Member of Parliament

Personal details
- Born: 1942 Habiganj
- Died: 27 December 2013 (aged 71–72)
- Party: Bangladesh Nationalist Party

= Abu Lais Md. Mubin Chowdhury =

Bangladeshi diplomat and politician

Abu Lais Md. Mubin Chowdhury was a Bangladesh Nationalist Party politician and four-term member of parliament from Habiganj-3.

==Career==
Chowdhury was elected to parliament in 1988, 1991, and 1996 from Habiganj-3 as a candidate of the Jatiya Party. In 2000, he was a member of the Parliamentary Standing Committee on the Ministry of Planning.
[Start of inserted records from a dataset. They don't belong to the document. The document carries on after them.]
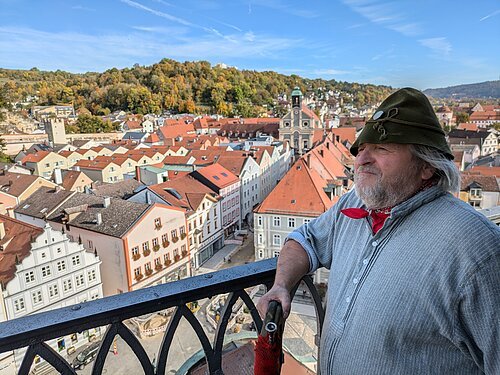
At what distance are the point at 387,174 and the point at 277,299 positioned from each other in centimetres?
64

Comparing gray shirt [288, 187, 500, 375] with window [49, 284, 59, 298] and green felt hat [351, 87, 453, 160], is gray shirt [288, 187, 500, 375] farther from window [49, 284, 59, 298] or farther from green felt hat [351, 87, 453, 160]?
window [49, 284, 59, 298]

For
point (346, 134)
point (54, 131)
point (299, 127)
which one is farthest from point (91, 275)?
point (54, 131)

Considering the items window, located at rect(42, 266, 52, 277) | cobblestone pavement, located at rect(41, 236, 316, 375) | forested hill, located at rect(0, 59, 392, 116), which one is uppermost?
forested hill, located at rect(0, 59, 392, 116)

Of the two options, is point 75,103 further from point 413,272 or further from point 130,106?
point 413,272

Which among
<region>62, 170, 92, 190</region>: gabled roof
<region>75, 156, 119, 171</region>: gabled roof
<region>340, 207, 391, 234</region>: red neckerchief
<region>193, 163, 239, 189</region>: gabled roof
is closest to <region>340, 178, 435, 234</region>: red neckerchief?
<region>340, 207, 391, 234</region>: red neckerchief

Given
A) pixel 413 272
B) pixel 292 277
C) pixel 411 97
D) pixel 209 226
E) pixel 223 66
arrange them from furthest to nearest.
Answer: pixel 223 66, pixel 209 226, pixel 292 277, pixel 411 97, pixel 413 272

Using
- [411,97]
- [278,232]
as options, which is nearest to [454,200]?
[411,97]

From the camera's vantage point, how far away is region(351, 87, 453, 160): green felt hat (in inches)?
53.4

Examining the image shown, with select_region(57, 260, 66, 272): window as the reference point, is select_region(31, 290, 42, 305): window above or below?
below

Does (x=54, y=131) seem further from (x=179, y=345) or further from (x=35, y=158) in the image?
(x=179, y=345)

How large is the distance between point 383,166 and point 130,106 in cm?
→ 8451

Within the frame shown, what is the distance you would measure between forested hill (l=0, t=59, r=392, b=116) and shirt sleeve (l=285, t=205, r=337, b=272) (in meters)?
83.1

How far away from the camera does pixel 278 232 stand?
18.3 m

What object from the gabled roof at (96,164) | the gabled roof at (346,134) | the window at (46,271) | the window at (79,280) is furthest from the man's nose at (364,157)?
the gabled roof at (346,134)
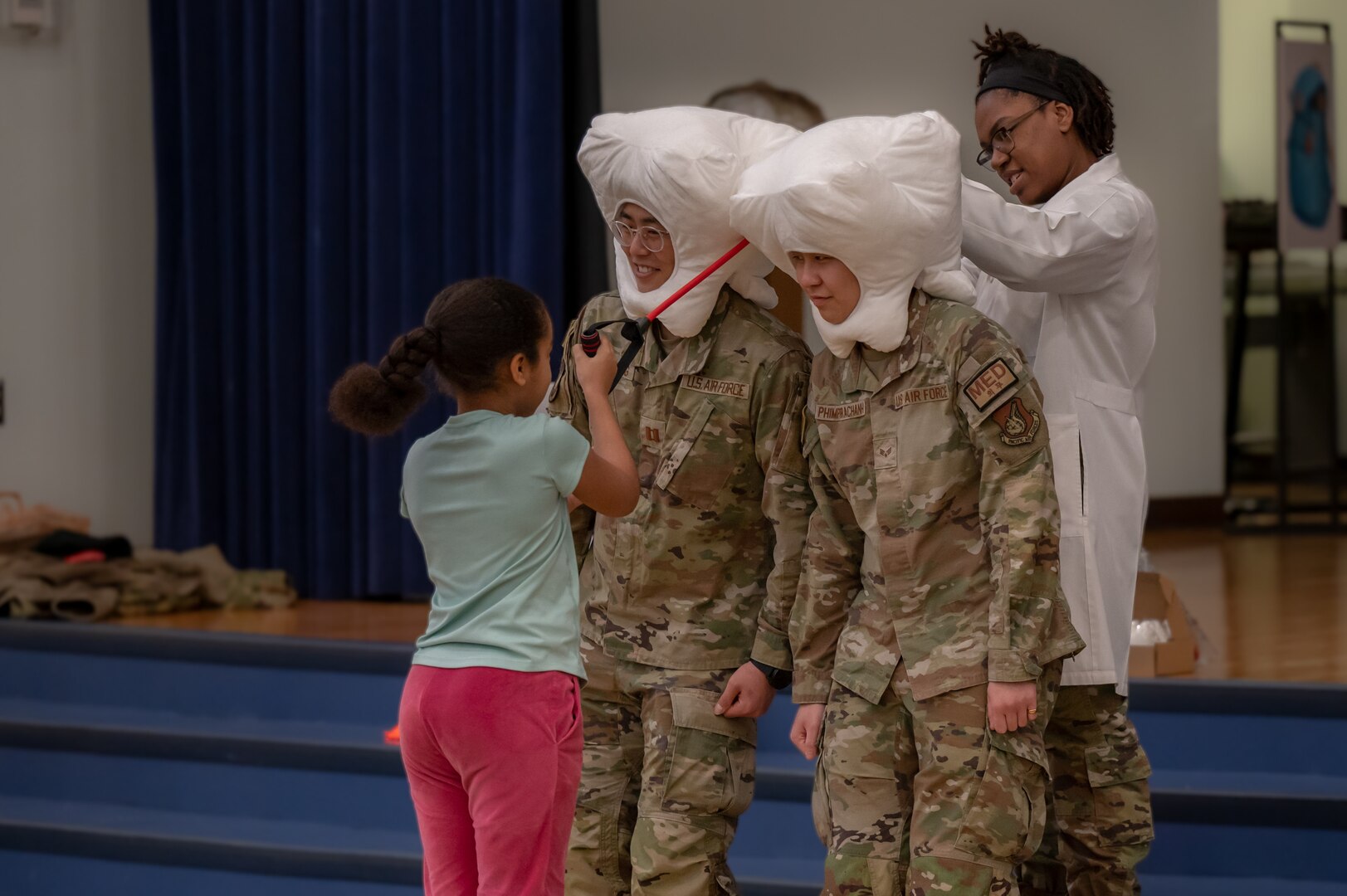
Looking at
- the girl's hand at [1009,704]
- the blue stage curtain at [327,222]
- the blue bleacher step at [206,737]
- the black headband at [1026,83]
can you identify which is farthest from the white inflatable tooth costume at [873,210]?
the blue stage curtain at [327,222]

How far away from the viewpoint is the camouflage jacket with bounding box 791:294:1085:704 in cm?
183

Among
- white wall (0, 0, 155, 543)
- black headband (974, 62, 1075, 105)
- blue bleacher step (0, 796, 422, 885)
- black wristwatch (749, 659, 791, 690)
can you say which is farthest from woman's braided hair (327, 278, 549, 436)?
white wall (0, 0, 155, 543)

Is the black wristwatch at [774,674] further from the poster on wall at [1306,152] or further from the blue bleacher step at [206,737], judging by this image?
the poster on wall at [1306,152]

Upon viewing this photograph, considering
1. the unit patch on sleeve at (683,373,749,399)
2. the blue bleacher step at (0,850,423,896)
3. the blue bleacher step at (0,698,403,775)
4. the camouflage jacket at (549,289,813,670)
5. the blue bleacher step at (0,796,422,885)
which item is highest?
the unit patch on sleeve at (683,373,749,399)

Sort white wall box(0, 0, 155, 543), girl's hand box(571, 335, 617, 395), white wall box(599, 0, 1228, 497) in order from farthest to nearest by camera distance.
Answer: white wall box(599, 0, 1228, 497) → white wall box(0, 0, 155, 543) → girl's hand box(571, 335, 617, 395)

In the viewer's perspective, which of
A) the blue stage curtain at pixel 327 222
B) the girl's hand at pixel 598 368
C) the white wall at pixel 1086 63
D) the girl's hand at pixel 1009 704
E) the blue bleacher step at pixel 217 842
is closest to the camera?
the girl's hand at pixel 1009 704

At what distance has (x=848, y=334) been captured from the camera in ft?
6.29

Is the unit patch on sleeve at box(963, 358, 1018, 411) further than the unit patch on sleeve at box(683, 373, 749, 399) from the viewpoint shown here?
No

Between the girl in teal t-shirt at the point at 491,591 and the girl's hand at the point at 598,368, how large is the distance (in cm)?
8

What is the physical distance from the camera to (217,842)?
3291 millimetres

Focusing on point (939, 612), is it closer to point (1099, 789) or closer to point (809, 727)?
point (809, 727)

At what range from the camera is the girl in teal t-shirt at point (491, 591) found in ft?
6.11

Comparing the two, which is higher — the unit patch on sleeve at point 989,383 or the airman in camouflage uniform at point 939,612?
the unit patch on sleeve at point 989,383

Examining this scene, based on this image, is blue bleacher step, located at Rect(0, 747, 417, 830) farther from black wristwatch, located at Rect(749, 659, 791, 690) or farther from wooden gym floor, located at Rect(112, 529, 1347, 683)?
black wristwatch, located at Rect(749, 659, 791, 690)
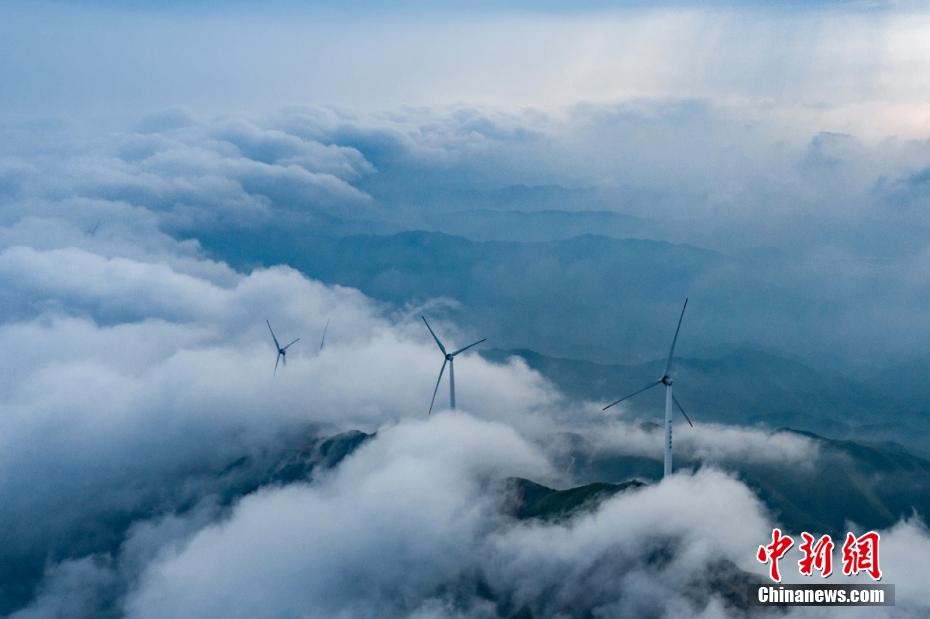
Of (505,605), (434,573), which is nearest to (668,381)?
(505,605)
He lost the 2001 election to Awami League candidate Shah A M S Kibria. He is a former chairman of Habiganj Zila Parishad. He was nominated to contest a by-election in Habiganj-3 on 25 April 2005. The by-elections were called following the assassination of member of parliament of Habiganj-3 and Bangladesh Awami League politician, Shah A M S Kibria. He won the by-election. He lost the 2008 election to Md. Abu Zahir.

==Death==
Chowdhury died of a heart attack at Shaistanagar town in Habiganj city on 27 December 2013, and was buried on the same day at Shastanagar graveyard.